→ INFORMATION SHOWN
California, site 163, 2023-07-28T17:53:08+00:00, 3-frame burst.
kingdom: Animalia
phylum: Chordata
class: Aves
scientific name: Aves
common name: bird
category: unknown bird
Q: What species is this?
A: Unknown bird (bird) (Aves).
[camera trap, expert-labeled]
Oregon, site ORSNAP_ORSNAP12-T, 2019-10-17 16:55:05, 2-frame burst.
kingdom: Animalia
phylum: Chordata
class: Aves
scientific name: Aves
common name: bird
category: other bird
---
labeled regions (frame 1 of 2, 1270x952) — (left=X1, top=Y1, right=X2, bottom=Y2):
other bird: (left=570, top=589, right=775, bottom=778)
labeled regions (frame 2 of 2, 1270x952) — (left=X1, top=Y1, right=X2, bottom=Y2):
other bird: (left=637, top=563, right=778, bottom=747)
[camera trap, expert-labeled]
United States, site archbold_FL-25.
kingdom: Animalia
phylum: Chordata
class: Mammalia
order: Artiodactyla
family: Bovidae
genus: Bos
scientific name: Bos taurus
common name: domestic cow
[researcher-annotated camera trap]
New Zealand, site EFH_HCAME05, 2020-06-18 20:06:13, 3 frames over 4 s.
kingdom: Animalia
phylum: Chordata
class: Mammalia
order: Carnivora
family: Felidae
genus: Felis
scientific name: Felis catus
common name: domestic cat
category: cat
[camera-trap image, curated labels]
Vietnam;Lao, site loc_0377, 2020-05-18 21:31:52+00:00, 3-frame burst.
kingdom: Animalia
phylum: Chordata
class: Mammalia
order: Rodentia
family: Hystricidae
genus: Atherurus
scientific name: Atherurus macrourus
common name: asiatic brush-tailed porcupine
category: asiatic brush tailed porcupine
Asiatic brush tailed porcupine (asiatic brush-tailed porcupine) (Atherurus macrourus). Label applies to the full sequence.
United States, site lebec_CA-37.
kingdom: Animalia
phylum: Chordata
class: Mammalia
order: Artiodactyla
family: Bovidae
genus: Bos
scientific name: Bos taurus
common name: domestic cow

→ TASK TO COMPLETE
Find the word "United" in the entries above and gather every line that holds it.

→ FINISHED TASK
United States, site archbold_FL-25.
United States, site lebec_CA-37.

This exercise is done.